Our current approach can now be found in this WikibaseLexeme change. We’re adding back the submodule, but from Diffusion instead of GitHub this time, so the clone should work in production; the dist files are copied into WikibaseLexeme (i.e. the submodule isn’t used at runtime), and the whole thing is also still behind a feature flag, which we won’t enable in production without further notice. (We may want to enable it on Beta sooner – as far as I’m aware, that would be less of an issue.) And we’ll also postpone merging that change until at least after the wmf.22 branch cut.

sbassett added a subscriber: sbassett.

@ItamarWMDE - re: security reviews, please see the current SOP at https://www.mediawiki.org/wiki/Security/SOP/Application_Security_Reviews.

From what I'm seeing in the change set @Lucas_Werkmeister_WMDE mentions above, this doesn't appear to be a large volume of new or security-sensitive code, so it can likely just go through CR within gerrit. The Security-Team absolutely cannot review every new line of code added to Wikimedia projects and so we typically reserve the application security review process to major new codebases bound for production or major changes to core or other deployed extensions and skins.
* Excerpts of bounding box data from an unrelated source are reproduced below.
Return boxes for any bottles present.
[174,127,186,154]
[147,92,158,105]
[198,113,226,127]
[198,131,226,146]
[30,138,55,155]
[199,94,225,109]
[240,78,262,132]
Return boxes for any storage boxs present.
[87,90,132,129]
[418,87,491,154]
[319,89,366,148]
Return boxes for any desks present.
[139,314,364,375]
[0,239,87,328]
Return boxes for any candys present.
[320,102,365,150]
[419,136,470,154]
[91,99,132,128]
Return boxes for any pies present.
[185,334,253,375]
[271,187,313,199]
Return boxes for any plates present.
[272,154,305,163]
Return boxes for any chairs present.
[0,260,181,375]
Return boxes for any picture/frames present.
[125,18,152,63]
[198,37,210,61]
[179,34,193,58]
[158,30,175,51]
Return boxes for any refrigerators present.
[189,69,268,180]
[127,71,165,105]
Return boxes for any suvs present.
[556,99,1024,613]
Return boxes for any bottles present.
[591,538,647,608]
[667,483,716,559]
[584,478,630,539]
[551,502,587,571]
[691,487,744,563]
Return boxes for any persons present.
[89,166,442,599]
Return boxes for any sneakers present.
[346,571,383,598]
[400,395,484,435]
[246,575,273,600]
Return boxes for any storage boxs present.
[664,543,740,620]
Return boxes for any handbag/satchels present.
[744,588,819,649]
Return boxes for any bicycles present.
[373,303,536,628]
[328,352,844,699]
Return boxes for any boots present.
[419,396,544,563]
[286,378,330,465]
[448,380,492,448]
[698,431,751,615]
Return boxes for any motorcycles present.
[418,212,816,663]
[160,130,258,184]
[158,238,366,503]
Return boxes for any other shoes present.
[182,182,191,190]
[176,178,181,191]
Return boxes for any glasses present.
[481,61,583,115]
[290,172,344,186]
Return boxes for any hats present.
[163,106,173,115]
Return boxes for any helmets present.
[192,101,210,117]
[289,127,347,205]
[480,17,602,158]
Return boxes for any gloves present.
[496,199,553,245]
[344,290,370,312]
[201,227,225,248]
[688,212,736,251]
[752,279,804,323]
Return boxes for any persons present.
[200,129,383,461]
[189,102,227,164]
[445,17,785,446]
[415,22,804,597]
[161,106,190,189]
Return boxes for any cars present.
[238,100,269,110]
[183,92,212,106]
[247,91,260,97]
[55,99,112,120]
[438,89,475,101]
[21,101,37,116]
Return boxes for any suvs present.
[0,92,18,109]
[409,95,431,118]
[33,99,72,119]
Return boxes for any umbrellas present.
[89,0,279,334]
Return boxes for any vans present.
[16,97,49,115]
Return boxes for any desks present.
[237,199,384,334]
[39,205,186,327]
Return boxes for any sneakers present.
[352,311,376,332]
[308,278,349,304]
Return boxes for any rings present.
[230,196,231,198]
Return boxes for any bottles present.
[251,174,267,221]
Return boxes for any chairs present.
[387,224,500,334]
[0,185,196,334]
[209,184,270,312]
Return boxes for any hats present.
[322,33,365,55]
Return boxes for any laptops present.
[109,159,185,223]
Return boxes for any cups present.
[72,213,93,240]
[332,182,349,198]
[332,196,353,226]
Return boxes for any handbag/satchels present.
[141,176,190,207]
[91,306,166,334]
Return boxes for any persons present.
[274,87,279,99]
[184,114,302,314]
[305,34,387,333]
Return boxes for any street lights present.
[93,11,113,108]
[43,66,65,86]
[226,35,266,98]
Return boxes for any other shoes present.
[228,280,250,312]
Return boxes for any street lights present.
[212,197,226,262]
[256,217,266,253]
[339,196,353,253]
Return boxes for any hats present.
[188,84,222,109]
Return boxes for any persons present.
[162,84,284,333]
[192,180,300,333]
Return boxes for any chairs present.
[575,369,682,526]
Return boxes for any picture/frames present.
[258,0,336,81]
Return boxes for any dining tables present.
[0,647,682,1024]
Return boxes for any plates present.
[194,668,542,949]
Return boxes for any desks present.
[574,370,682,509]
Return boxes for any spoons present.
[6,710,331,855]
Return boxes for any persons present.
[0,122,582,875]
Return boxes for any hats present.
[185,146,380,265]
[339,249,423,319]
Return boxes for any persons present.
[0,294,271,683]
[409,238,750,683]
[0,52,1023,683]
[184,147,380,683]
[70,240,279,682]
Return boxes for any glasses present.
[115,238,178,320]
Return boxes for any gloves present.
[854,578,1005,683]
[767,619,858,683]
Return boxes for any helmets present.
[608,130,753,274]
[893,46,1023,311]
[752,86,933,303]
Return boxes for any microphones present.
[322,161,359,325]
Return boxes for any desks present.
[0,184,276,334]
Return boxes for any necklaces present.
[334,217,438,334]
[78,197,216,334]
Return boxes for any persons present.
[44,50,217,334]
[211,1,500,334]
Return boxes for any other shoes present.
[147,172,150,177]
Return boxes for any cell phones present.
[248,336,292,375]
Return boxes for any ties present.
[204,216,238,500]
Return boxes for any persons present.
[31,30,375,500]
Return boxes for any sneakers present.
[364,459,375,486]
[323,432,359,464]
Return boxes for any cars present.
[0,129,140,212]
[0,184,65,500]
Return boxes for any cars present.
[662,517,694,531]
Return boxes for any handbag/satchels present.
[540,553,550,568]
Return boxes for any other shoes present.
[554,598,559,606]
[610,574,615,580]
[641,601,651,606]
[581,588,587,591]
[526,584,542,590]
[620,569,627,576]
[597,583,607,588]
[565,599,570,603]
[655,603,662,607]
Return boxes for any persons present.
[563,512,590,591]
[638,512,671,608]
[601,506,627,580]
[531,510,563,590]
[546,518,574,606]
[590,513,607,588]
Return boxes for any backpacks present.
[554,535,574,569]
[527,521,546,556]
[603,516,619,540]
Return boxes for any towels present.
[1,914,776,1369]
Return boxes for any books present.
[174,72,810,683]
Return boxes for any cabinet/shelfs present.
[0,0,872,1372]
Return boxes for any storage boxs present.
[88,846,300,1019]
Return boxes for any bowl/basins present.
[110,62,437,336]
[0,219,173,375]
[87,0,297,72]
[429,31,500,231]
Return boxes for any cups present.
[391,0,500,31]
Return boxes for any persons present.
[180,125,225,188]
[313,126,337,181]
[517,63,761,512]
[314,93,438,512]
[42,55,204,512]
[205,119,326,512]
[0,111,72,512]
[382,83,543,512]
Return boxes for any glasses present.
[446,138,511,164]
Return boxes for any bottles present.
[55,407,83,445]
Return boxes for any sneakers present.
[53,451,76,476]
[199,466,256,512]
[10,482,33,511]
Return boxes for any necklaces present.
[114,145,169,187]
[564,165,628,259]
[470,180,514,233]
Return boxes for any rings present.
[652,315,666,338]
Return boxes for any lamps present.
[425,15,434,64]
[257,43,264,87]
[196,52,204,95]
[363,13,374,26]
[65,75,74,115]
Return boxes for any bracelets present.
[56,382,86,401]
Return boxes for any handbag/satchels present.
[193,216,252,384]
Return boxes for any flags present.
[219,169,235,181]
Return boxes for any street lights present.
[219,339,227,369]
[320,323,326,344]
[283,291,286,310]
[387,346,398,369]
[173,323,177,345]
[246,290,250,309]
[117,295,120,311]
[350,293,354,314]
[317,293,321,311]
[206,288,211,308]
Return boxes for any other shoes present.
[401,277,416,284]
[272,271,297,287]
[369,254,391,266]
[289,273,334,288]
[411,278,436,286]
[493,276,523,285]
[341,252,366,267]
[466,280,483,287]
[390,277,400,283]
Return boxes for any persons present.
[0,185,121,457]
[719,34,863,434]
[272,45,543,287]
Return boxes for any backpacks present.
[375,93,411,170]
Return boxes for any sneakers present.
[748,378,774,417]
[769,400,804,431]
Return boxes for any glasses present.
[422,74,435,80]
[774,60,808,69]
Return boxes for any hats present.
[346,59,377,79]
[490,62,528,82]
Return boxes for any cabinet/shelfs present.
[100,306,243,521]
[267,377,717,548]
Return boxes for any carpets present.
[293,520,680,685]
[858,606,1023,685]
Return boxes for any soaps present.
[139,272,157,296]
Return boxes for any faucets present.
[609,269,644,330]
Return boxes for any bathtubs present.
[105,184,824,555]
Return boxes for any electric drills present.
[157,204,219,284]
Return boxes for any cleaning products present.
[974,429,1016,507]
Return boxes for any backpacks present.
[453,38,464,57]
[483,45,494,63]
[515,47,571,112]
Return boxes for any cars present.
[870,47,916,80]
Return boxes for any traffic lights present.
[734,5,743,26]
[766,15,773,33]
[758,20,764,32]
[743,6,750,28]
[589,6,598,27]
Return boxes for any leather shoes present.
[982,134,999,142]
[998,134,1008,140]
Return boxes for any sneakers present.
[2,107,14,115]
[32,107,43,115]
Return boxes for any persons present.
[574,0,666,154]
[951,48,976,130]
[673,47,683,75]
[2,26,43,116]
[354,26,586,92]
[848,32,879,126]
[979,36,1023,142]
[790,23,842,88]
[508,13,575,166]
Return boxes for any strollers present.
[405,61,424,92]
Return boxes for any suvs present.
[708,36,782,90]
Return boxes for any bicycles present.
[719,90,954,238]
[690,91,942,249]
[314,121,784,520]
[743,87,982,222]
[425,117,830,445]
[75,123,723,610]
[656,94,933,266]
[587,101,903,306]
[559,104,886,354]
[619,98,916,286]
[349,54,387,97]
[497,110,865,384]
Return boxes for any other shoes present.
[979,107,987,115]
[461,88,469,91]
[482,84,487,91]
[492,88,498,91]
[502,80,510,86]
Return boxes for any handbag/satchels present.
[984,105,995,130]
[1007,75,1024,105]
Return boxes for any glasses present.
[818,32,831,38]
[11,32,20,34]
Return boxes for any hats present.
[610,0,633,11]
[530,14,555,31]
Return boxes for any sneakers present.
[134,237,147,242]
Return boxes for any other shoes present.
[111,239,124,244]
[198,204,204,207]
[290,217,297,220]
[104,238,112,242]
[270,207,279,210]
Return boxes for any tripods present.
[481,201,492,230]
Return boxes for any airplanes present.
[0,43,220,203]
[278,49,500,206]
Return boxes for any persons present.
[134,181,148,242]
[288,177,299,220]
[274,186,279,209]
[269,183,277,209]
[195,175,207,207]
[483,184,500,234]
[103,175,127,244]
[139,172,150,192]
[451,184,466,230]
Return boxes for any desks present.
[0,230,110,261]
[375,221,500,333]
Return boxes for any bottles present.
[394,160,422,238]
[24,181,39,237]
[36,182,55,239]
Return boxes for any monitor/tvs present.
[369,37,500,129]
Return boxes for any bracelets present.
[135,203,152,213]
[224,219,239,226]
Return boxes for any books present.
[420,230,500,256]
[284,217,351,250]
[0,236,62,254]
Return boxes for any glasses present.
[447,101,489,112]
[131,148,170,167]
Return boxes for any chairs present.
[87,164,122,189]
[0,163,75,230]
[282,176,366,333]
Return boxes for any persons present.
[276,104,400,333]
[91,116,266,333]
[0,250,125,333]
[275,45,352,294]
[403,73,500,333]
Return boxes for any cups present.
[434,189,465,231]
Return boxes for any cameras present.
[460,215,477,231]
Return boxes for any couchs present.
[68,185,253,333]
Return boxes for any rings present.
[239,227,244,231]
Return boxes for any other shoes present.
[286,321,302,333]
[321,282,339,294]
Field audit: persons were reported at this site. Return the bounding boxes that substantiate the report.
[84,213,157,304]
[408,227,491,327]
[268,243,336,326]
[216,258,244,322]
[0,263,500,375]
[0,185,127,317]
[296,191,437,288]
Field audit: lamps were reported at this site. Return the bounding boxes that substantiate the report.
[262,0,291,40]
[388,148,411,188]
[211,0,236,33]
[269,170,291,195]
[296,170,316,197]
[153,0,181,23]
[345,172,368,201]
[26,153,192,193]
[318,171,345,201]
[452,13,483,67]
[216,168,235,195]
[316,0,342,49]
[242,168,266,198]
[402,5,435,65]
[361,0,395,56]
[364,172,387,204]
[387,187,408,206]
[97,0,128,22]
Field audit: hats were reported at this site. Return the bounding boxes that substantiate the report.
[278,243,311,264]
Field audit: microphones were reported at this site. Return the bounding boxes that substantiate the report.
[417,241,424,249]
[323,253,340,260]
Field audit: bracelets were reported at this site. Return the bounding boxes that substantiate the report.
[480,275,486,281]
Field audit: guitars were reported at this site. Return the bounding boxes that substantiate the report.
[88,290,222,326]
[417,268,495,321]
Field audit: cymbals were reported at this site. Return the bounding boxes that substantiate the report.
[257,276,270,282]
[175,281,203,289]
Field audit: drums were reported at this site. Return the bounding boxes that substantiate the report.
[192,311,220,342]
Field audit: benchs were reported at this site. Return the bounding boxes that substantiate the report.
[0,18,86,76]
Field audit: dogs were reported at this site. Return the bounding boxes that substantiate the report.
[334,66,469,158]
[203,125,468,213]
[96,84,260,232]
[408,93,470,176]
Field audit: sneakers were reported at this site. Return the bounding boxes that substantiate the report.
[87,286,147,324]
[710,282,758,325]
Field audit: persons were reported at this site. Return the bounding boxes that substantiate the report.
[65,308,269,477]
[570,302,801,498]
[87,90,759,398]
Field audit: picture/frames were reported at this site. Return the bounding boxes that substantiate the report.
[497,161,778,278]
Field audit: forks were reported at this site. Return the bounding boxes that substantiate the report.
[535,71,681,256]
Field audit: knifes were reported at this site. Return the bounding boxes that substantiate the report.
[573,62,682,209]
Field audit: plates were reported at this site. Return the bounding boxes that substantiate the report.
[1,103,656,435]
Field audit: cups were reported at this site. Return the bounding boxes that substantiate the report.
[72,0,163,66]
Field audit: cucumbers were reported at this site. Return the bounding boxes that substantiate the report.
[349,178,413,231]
We also encourage folks to run various automated tools (SCA, SAST, etc.) against their own codebases, as tests or manually, for which we can help advise. The initial security concern here was the submodule update from github, which we don't allow in wikimedia production.

Lydia_Pintscher added a subscriber: Lydia_Pintscher.

Thank you!
Closing this as the submodule is no longer linked to github now.